### WRITTEN PROBLEM
Copy the records word for word from the first line up to and including the line containing "13.9 metres", and stop there.
══════════════════════════════
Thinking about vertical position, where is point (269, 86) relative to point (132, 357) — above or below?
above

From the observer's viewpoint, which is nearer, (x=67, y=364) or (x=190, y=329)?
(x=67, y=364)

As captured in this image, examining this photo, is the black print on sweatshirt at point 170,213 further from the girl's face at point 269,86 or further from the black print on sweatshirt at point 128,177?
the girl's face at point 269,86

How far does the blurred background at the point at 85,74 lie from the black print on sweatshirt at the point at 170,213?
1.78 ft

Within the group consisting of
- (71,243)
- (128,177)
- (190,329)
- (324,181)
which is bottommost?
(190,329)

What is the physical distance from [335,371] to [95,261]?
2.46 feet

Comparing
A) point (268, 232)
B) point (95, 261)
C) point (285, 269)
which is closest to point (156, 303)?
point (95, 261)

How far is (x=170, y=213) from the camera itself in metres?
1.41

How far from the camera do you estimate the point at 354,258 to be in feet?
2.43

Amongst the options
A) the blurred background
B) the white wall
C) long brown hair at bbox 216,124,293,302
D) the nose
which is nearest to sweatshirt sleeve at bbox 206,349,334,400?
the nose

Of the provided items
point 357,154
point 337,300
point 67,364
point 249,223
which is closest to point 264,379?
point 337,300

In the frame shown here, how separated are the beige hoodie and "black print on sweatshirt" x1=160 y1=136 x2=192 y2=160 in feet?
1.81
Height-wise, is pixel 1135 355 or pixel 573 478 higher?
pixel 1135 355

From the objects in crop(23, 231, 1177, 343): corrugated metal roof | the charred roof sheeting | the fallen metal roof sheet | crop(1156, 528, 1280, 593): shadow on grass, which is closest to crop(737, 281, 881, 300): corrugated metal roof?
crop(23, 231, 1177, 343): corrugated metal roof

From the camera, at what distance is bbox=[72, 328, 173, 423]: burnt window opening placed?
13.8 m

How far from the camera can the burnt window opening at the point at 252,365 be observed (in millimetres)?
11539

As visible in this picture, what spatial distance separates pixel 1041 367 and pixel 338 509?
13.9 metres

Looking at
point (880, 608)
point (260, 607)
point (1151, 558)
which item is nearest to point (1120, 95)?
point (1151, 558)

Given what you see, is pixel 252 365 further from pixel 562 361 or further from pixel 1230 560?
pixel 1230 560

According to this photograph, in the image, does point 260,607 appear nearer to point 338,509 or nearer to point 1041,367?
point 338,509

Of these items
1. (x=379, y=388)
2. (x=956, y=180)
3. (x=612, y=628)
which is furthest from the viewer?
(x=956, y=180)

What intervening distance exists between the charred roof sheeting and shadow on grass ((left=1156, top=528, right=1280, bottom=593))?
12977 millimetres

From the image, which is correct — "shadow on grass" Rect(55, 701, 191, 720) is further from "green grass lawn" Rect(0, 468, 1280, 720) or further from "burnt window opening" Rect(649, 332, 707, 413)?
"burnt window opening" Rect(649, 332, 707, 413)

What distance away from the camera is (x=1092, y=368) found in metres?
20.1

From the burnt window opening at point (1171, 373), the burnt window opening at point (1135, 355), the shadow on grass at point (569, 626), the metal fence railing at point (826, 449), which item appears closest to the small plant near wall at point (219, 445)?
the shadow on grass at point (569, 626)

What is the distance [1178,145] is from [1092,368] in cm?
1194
══════════════════════════════
### SOLVED PROBLEM
Thinking about vertical position, where is point (269, 86) relative to point (132, 357) — above or below?
above

From the observer's viewpoint, which is nearer, (x=67, y=364) or (x=190, y=329)?
(x=67, y=364)

As captured in this image, examining this photo, is the black print on sweatshirt at point 170,213 further from the girl's face at point 269,86 or further from the black print on sweatshirt at point 128,177?
the girl's face at point 269,86

How far does the blurred background at the point at 85,74 lie from the black print on sweatshirt at the point at 170,213?
1.78 ft

Within the group consisting of
- (71,243)
- (128,177)
- (190,329)
- (324,181)
which is bottommost?
(190,329)

What is the physical distance from [335,371] to [95,261]?
2.46 feet

Comparing
A) point (268, 232)
B) point (95, 261)
C) point (285, 269)
which is closest to point (156, 303)?
point (95, 261)

How far is (x=170, y=213) from the camera itself in metres?
1.41

How far from the camera do you estimate the point at 354,258 to be in feet?
2.43

Amongst the options
A) the blurred background
B) the white wall
C) long brown hair at bbox 216,124,293,302
D) the nose
which is nearest to sweatshirt sleeve at bbox 206,349,334,400?
the nose

Of the provided items
point 357,154
point 337,300
point 67,364
point 249,223
which is closest to point 264,379?
point 337,300

In the frame shown here, how separated are the beige hoodie and "black print on sweatshirt" x1=160 y1=136 x2=192 y2=160 in feet?
1.81
Height-wise, is pixel 1135 355 or pixel 573 478 higher?
pixel 1135 355

From the objects in crop(23, 231, 1177, 343): corrugated metal roof | the charred roof sheeting | the fallen metal roof sheet | crop(1156, 528, 1280, 593): shadow on grass, which is closest to crop(737, 281, 881, 300): corrugated metal roof?
crop(23, 231, 1177, 343): corrugated metal roof

From the camera, at what distance is bbox=[72, 328, 173, 423]: burnt window opening placed?
13.8 m

How far from the camera can the burnt window opening at the point at 252,365 be observed (in millimetres)?
11539

As visible in this picture, what spatial distance separates pixel 1041 367 and pixel 338 509?
13.9 metres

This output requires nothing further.